Y por eso, sin desgastarme de nuevo en insistir en las medidas  que la izquierda habría de aplicarse a sí misma para salir del pasmo, voy a dedicar los últimos párrafos a defender mi profunda convicción de que la derecha SI existe.

Nuestra  derecha, la derecha en la que yo creo, viene de antiguo y hunde sus profundas raíces en los privilegios de las nobles castas del pasado.  Me quedo ahí, en los aledaños de nuestra Edad Media, aunque el proceso haya sido el mismo, antes o después,  en muchas otras civilizaciones: Privilegios para los poderosos, por la gracia de dios, y miseria para la plebe.

Qué duda cabe de que se han subido al carro muchos oportunistas. Gente que es de derechas por las ventajas que ello comporta. También algún que otro despistado de buena fe, pero la derecha esencial, la que nos conviene desenmascarar, no ha cambiado sus tics en siglos.

La derecha es arrogante y prepotente. Sus vástagos han crecido en la convicción de ser mejores, de estar más preparados. En la España de unos pocos decenios atrás, sólo algunas familias educaban a sus hijos en la Universidad o en el extranjero. Esa suficiencia, ese complejo de superioridad, respaldado por un poder religioso avaricioso  y nada evangélico, ha servido para que la derecha se crea la única capacitada para dirigir el país.

La derecha que, como digo,  cuenta con el apoyo inestimable de la jerarquía eclesiástica a la hora de defender sus privilegios,  es esencialmente anti demócrata. Comparte con la cúpula de la Iglesia el autoritarismo, la homofobia y la falta de respeto por  la mujer.

La derecha tiene su propia línea roja. Hay cuotas de poder a las que no quiere renunciar. Los elegidos, los que están arriba, deben de seguir arriba y nada que lo perturbe será aceptado. Tolerarán que alguien se les acerque. Consentirán que haya más mendigos disfrutando de las migajas de su banquete, pero SU línea roja es infranqueable y estarán dispuestos a todo para defenderla.

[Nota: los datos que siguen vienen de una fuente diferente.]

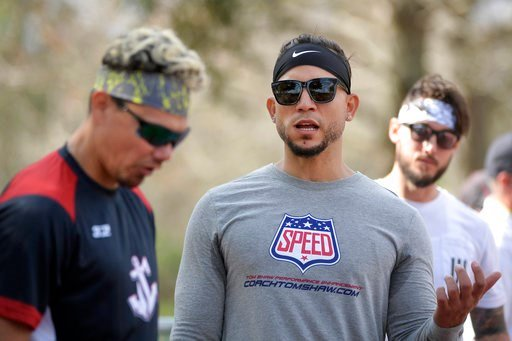 (AP Photo/Phelan M. Ebenhack). Professional baseball players Jose Lobaton, left, Carlos Gonzalez, center, and Jordan Schafer take a break at the Coach Tom Shaw Performance camp Monday, Jan. 22, 2018, in Lake Buena Vista, Fla.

Y cuando digo todo no excluyo la violencia, con ejemplos no muy lejanos de nuestra historia, ni la propaganda mentirosa, la calumnia vil y la insidia miserable, como todavía nos están recordando los terribles sucesos del 11M y algún cardenal en retirada.

La parte buena de esta historia es que  la línea roja que la derecha utiliza para marcar el límite de sus privilegios, no es una línea inamovible. De forma lenta, pero inexorable, se ha venido desplazando a lo largo de los tiempos hacia la izquierda, siempre  contra la  voluntad del poderoso y  a costa de terribles sacrificios de la gente llana. A los periodos de avance le han seguido otros de retroceso, como el que ahora vivimos, pero a la larga el saldo neto termina siendo positivo.

Por eso creo que existen la derecha y la izquierda. Que no hay que ser pobre de solemnidad para ser de izquierdas ni venerar una escultura de Lenin en casa. Creo incluso que se puede compatibilizar el ser rico – no rico en cuantía obscena  e insolidaria – y ser de izquierdas. A mí me lo gustaría.

Así que, a alinearse. ¿Usted de que va? ¡Pues vote en consecuencia, coño!